CONTEXT: In discussing the parallelism models that POOMA supports, the word `context' has a particular meaning. For our purposes, a context contains a single address space in memory, and one or more threads that view that same address space. In the currently supported parallelism models, each context contains exactly one parse thread that executes the user's code. Note that a context does not refer to a particular component of hardware. You can run a code with multiple contexts on a single shared-memory multiprocessor. The threads running in a particular context may be moved from processor to processor on some machines. On the other hand, a single context could not consist of threads running on processors that don't see the same memory.
The parallelism model supported by POOMA 2.0 was a threaded model operating on a single context. (This parallelism model is supported by the SMARTS run-time system.) One version of the user's code runs in the parse thread, and data-parallel statements are evaluated using iterates that can be executed by other threads that see the same memory space. In the threaded version, all the threads share the data and are capable of accessing any part of an array. POOMA 2.3 continues to support the threaded model, and introduces a second model where multiple copies of the user's code are running in separate contexts, and the data is distributed among them. A messaging layer is used to send data when the user code executing on one context needs part of an array that is owned by another context. (The messaging support is provided by the CHEETAH layer.) POOMA 2.3 does not support a combined model where multiple threads run inside each of multiple contexts. The multiple context evaluators in POOMA were designed keeping the multithreaded evaluators in mind, however, there are thread-safety and message polling issues that must be addressed in the messaging layer. The 2.4 release should address these issues and permit a parallel model with multithreaded contexts that communicate with each other through messages.
After POOMA 2.4 two new models of parallelism are supported. Namely use of OpenMP thread level parallelization, if supported by the compiler, and the use of an available MPI library such as MPICH or a vendor provided implementation. Both models, MPI and OpenMP, may be combined simultaneously if the MPI implementation supports this kind of operation. This is especially useful for clusters of SMP workstations. Those new modes of operation can be specified by the --mpi and --openmp configure switches.

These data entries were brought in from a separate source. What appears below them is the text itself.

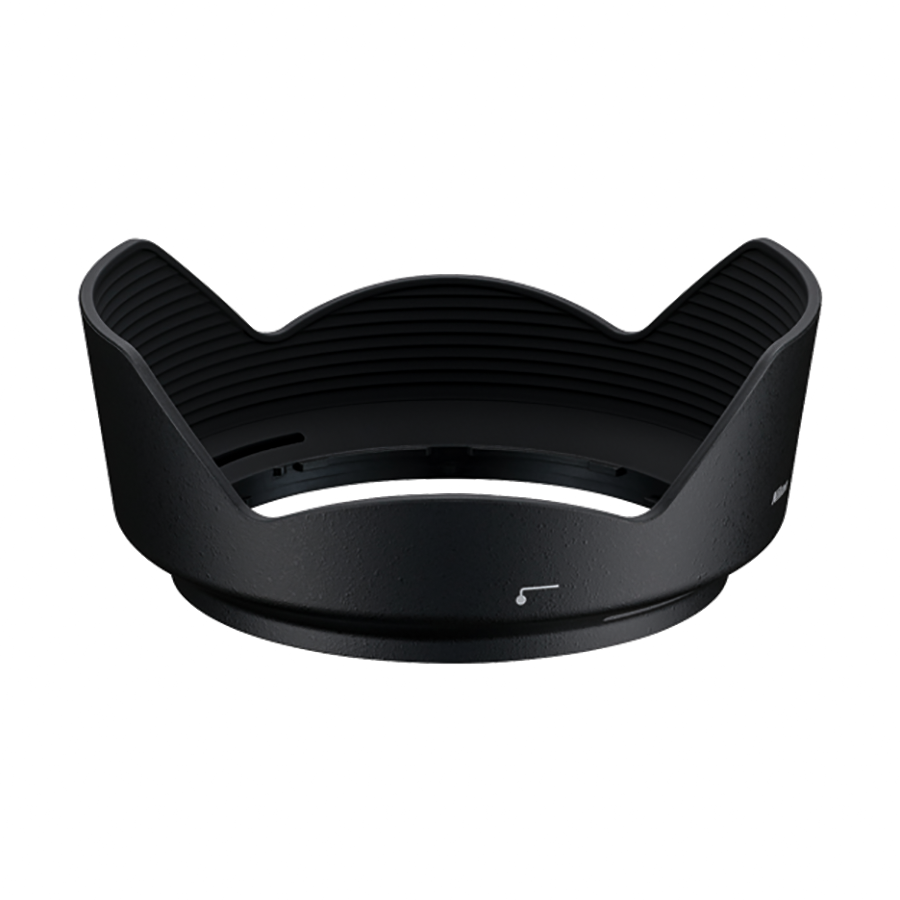 Lens Hood Nikon HB-53 cho Nikon 24-120mm f/4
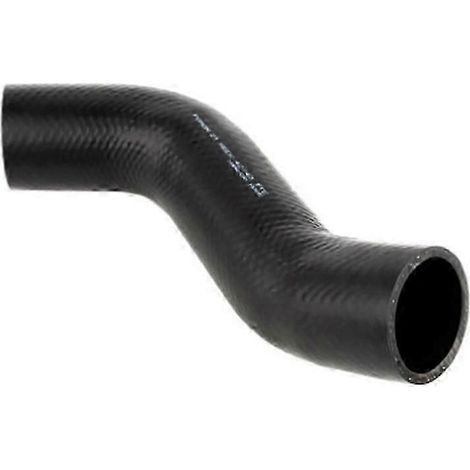 Ladeluftschlauch für Sport Triton 2.4L 4N15 Ladeluftkühlerrohr 1505A769 (1/5)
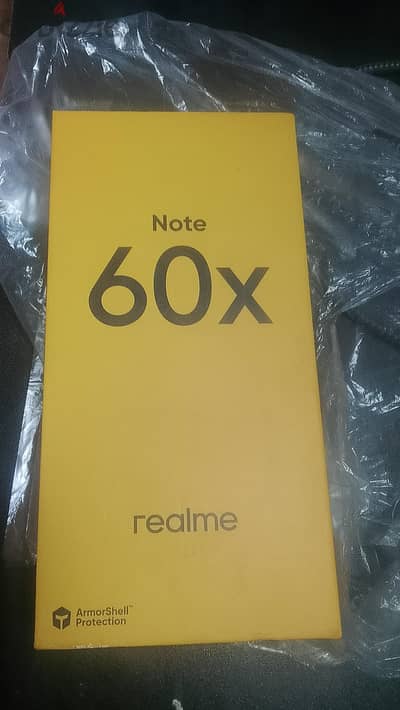 ريدمي 60
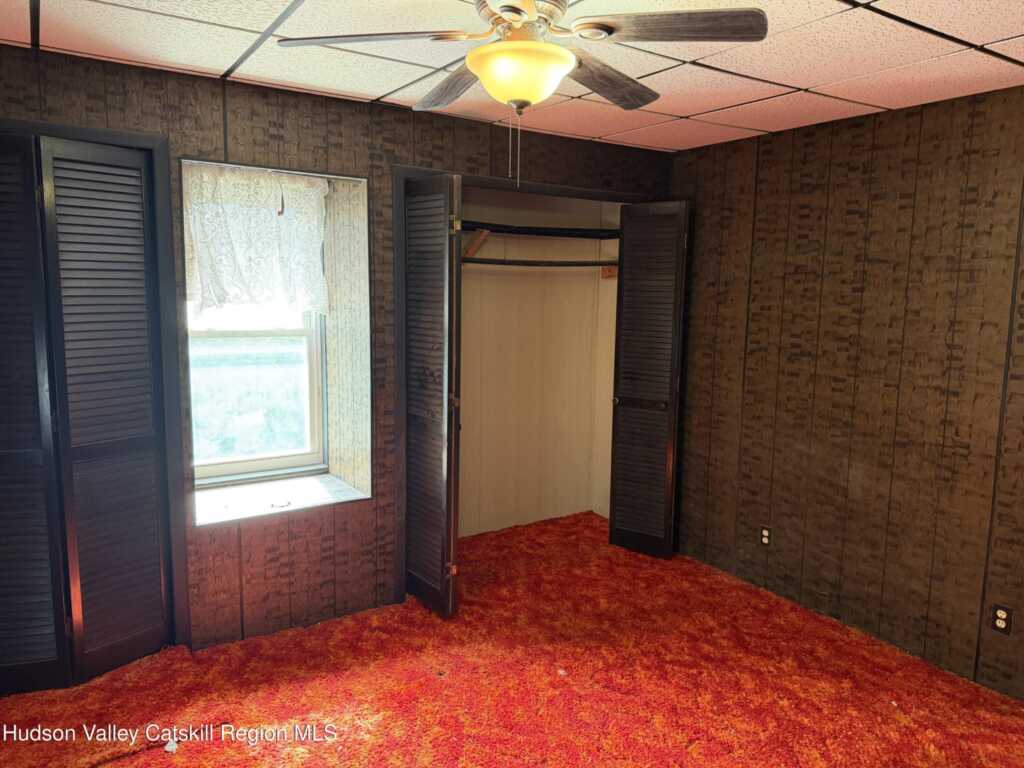 518 Main Street, Kingston, NY 12401 - Photo 16 of 32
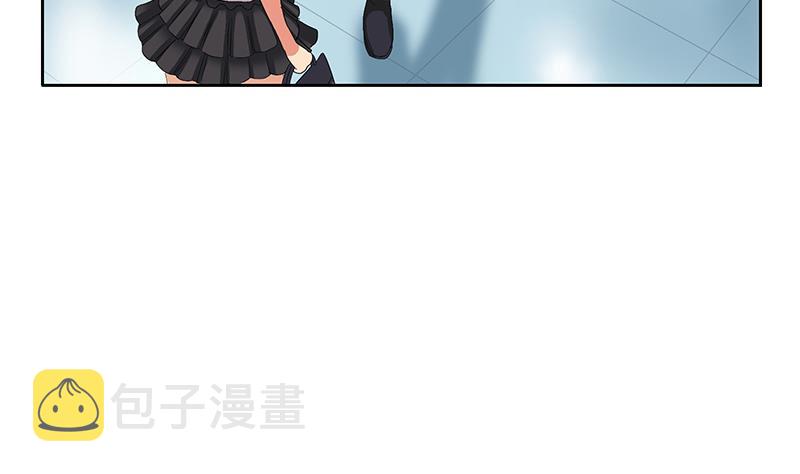 第182话 嚣张的倭国人28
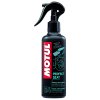 MOTUL E4 PERFECT SEAT 250 ml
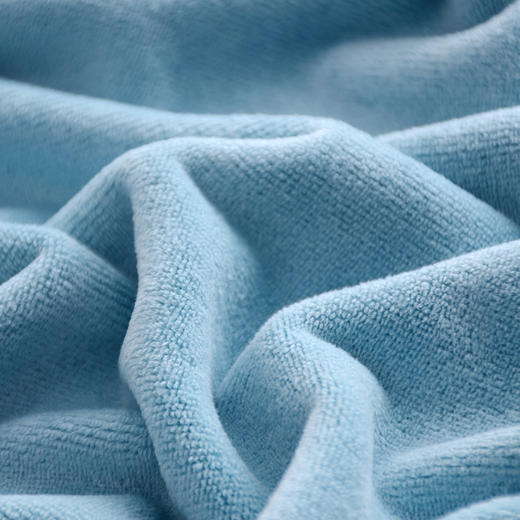 【磨绒擦车巾升级款】进口纱线，全面升级，舒适手感更好用· 商品图3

The Advance Computing Laboratory CHEETAH library is a messaging that supports a set of asynchronous interfaces, such as put, get and remote function invocation. CHEETAH also supports a very limited C++ interface. The CHEETAH library can be built using MPI as the underlying messaging layer, or on top of the MM shared memory library for message passing.
To compile POOMA with CHEETAH, use the --messaging option when configuring. See the one of the files in the scripts directory, such as "scripts/buildPoomaCheetahLinux", for an example of compiling and running a POOMA code using CHEETAH. Typically CHEETAH requires extra command line arguments to specify the messaging library. For example:
mpirun -np 4 mycode -mpi
POOMA wraps a useful set of CHEETAH calls. It is recommended that you use the POOMA versions, since they will work when you compile codes without CHEETAH, and it is possible that the CHEETAH may have to change slightly to accommodate thread issues.
A major difference between the threaded model and the message-passing model available in POOMA 2.3 is the fact that multiple versions of the main program are now running. For example, consider the statement:
std::cout << "My context is: " << Pooma::context() << std::endl;If your application contained this statement, and you ran it on a cluster of computers, you would see the output with numbers ranging from 0 to one less than the number of computers (assuming standard out actually makes it back to your console somehow). The POOMA Inform class is a useful tool to manage output from multiple contexts.
Where a data-parallel statement appears in your code, both the threaded and message passing model evaluate the expression just once. For example, consider the statement:
a = b + 2 * c;In the threaded model using SMARTS, the main thread is the only one executing the user's code. The main thread sees this statement and generates iterates to evaluate the expression on different parts of the domains. These iterates can then be run concurrently by other threads. In the message-passing model, each context is running a copy of the user's code, so multiple processors will executed this statement. Each context knows that it is responsible for evaluating a portion of the total domain, however, so each context generates iterates for the local domains and then executes the iterates.
Situations in which the user has to worry about the effect of the parallel model should be very rare. One important issue to keep in mind, is that scalar code runs on every context. In most parallel applications, the time spent computing scalar values is small compared to the array statements, so the duplicate computations don't add significantly to run times. The cross-context model is intended to be a single program with multiple data (SPMD), so scalar computations should result in the same value on all contexts. It is possible to violate this model, but doing so will almost certainly cause problems. You could write this code:
if (Pooma::context() == 3) { a = b + 2 * c; }This code will almost certainly fail, however, because contexts that may need to communicate values will never see the data-parallel statement.